Chaque hausse est de plus en plus poussive et les indices américains comme européens nous donnent des signes de faiblesse depuis quelques jours. Les résultats des entreprises américaines sont décevants, les indicateurs techniques sont à bout de souffle… Mais, surtout, comparé à la situation d’il y a deux ou trois mois, il n’y a quasiment plus de baissiers sur le marché.

Bref, vous m’avez compris : nous sommes proches d’un niveau de retournement de court terme. Le tout est de savoir comment et jusqu’où le jouer. Par anticipation, dans Levier7, nous nous sommes déjà positionnés sur quelques puts, sur des valeurs qui présentaient une configuration plus faible par exemple.

Gardez un oeil sur l’Italie
Comme je vous le disais à l’instant, la situation de l’Espagne et de l’Italie pourraient bien être l’étincelle qui rallume la mèche. En effet, ces deux grands pays de la zone euro ont vu leur note reculer de deux crans.

L’Italie, avec une notation BBB+, a certes vu ses taux repasser sous les 7%, mais il reste le pays qui devra faire le plus appel au marché obligataire… Si les premiers appels au marché se sont bien passés, qu’en sera-t-il des suivants ? Il faut donc surveiller de près le marché obligataire à chaque nouvelle émission.

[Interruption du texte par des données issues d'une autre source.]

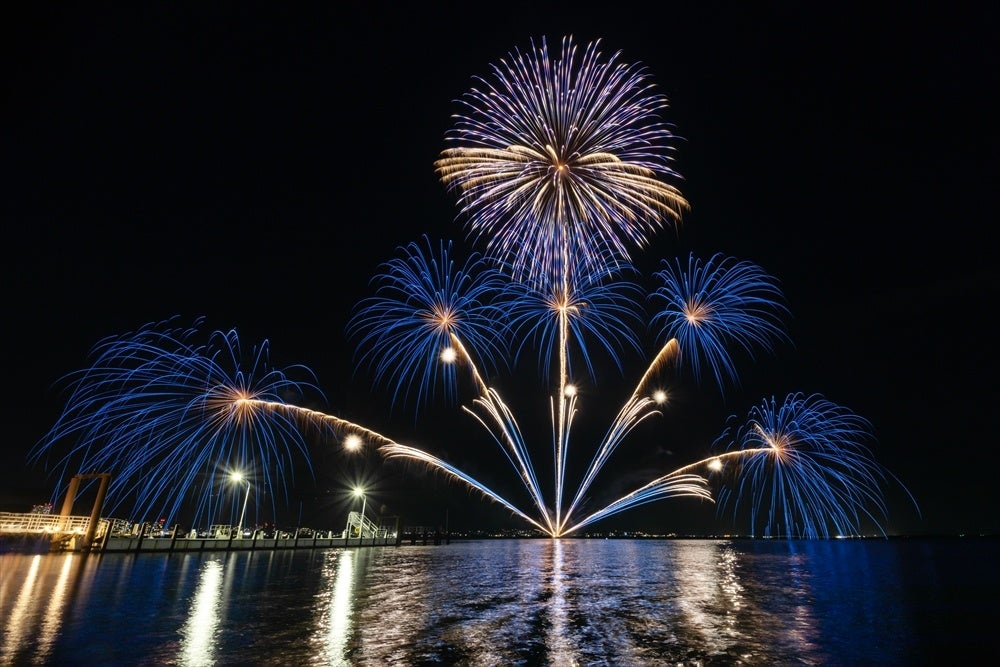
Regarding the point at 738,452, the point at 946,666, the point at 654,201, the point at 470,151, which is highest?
the point at 470,151

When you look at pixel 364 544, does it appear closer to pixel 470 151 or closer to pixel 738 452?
pixel 738 452

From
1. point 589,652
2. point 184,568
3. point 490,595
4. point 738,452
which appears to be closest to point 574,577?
point 490,595

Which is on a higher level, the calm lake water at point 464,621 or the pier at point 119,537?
the pier at point 119,537

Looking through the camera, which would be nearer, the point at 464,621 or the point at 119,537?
the point at 464,621

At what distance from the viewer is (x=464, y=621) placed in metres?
15.8

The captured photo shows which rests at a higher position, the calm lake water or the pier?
the pier

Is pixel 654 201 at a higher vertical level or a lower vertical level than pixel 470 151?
lower

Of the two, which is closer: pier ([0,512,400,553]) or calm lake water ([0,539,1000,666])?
calm lake water ([0,539,1000,666])

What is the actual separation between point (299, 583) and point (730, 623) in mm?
17850

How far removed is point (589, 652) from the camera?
12438 mm

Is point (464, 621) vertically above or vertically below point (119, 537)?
below

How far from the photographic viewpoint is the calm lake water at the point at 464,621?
1195 cm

La Grèce refait parler d’elle pour la énième fois et il semblerait que nous nous acheminions vers une décote de la dette de 60 à 70%. Il pourrait y avoir un impact négatif sur le marché à court terme.

Quelle configuration pour l’Eurostoxx 50 ?
Face à ces problèmes de dette souveraine qui n’en finissent pas, voyons quel en est l’impact, finalement, sur l’indice paneuropéen : l’Eurostoxx 50.

Graphique: Eurostoxx50
Pour agrandir le graphique, cliquez dessus

Il y a trois mois, j’attendais une chute vers 2 180 points (voire légèrement plus bas) puis un rebond proche des 2 500 points. C’est à peu près ce qui s’est passé, même si nous avons finalement buté les 7 décembre et 3 janvier derniers à 2 400 points (niveau de résistance donc de vente à court terme).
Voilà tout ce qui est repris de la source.